Usta yazar ve şairlerin eserlerinden küçük alıntılara yer verdiğimiz “Edebiyat Hayatından Hatırlamalar” köşesi bu hafta Virginia Woolf ile devam ediyor.
VIRGINIA WOOLF (25 Ocak 1882- 28 Mart 1941)
20.yüzyılın ve feminist edebiyatın en önemli yazarlarından olan Virginia Woolf 1882’de Londra’da doğdu. Hiç okula gitmeyen yazar, editör, eleştirmen ve biyografi yazarı olan babasının kütüphanesi sayesinde kendini geliştirme olanağı buldu. Özel öğretmenlerden Latince ve Yunanca dersleri aldı. 13 yaşında annesini grip nedeniyle kaybetti. 1904’te babasını da kaybeden yazar 1912 yılında Leonard Woolf ile evlendi.

§ **Gösterilen malzeme**:

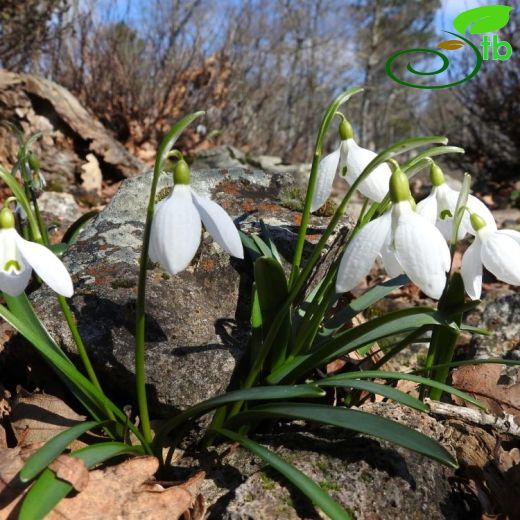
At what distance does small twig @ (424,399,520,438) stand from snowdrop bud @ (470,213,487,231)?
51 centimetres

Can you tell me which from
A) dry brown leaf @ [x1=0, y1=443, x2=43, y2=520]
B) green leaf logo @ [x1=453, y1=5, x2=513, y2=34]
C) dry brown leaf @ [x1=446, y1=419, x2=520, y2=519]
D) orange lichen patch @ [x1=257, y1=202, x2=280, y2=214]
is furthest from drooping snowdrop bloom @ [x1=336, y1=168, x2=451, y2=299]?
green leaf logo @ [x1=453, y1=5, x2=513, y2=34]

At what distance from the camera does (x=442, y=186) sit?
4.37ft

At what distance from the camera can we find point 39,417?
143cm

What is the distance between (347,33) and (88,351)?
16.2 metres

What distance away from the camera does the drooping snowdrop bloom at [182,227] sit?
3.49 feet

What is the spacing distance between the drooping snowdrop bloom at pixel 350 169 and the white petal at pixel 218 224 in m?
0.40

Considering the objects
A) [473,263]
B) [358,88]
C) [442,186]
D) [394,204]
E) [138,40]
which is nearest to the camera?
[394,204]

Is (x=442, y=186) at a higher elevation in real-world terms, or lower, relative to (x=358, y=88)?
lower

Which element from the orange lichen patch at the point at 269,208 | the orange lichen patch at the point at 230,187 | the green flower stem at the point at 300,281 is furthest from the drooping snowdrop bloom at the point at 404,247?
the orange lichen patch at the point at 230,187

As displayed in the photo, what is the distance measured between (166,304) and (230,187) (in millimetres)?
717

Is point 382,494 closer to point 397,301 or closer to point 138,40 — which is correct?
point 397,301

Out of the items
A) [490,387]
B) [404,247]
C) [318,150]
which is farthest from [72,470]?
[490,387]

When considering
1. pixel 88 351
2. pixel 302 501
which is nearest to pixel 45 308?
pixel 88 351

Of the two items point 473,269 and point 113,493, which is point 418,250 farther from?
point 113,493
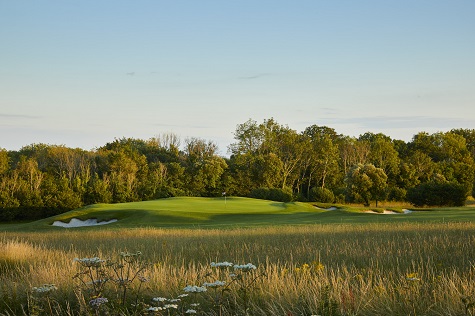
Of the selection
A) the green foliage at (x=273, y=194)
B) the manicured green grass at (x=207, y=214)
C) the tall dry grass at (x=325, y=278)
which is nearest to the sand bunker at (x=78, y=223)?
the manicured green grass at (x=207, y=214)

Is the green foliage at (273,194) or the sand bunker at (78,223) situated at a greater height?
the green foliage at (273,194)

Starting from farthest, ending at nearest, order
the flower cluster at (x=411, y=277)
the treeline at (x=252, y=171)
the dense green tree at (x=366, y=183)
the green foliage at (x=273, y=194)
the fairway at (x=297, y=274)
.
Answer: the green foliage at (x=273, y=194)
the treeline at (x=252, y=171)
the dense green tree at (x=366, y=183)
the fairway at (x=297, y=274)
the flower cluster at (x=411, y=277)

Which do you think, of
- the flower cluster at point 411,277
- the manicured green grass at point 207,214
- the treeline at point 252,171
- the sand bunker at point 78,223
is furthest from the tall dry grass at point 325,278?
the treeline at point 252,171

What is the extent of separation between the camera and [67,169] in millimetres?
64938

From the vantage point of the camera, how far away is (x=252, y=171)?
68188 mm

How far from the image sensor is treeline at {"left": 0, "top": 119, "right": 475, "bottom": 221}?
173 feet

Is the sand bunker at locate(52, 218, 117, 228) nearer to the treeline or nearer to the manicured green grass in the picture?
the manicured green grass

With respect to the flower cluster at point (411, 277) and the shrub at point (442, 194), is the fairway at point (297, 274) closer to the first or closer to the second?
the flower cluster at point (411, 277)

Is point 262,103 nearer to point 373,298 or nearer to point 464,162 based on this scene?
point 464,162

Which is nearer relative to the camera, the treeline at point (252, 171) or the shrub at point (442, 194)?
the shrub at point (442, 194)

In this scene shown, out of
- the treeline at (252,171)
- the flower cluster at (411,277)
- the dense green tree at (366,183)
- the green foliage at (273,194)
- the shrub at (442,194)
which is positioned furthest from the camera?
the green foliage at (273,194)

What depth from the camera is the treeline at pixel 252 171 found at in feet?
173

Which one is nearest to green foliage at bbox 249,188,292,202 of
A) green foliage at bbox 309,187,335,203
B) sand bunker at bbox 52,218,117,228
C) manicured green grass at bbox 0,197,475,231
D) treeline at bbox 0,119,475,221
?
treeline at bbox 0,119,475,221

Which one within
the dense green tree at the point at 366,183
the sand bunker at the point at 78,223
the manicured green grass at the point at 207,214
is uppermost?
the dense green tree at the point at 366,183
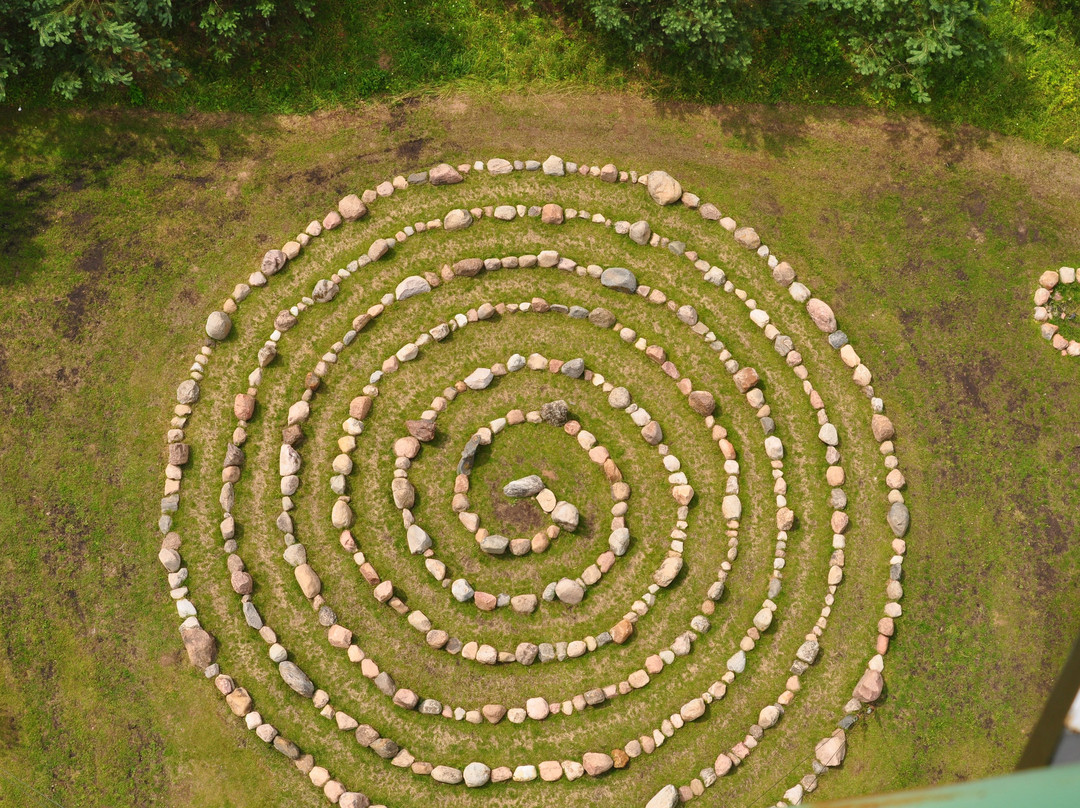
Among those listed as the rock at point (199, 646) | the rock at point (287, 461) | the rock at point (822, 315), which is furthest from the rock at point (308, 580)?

§ **Verilen soru**:
Virginia Woolf metninde "Usta yazar ve" sözlerinden başlayıp aşağıya doğru "Woolf ile evlendi." sözlerine kadar uzanan her şeyi olduğu gibi yazar mısın?

§ **Yanıt**:
Usta yazar ve şairlerin eserlerinden küçük alıntılara yer verdiğimiz “Edebiyat Hayatından Hatırlamalar” köşesi bu hafta Virginia Woolf ile devam ediyor.
VIRGINIA WOOLF (25 Ocak 1882- 28 Mart 1941)
20.yüzyılın ve feminist edebiyatın en önemli yazarlarından olan Virginia Woolf 1882’de Londra’da doğdu. Hiç okula gitmeyen yazar, editör, eleştirmen ve biyografi yazarı olan babasının kütüphanesi sayesinde kendini geliştirme olanağı buldu. Özel öğretmenlerden Latince ve Yunanca dersleri aldı. 13 yaşında annesini grip nedeniyle kaybetti. 1904’te babasını da kaybeden yazar 1912 yılında Leonard Woolf ile evlendi.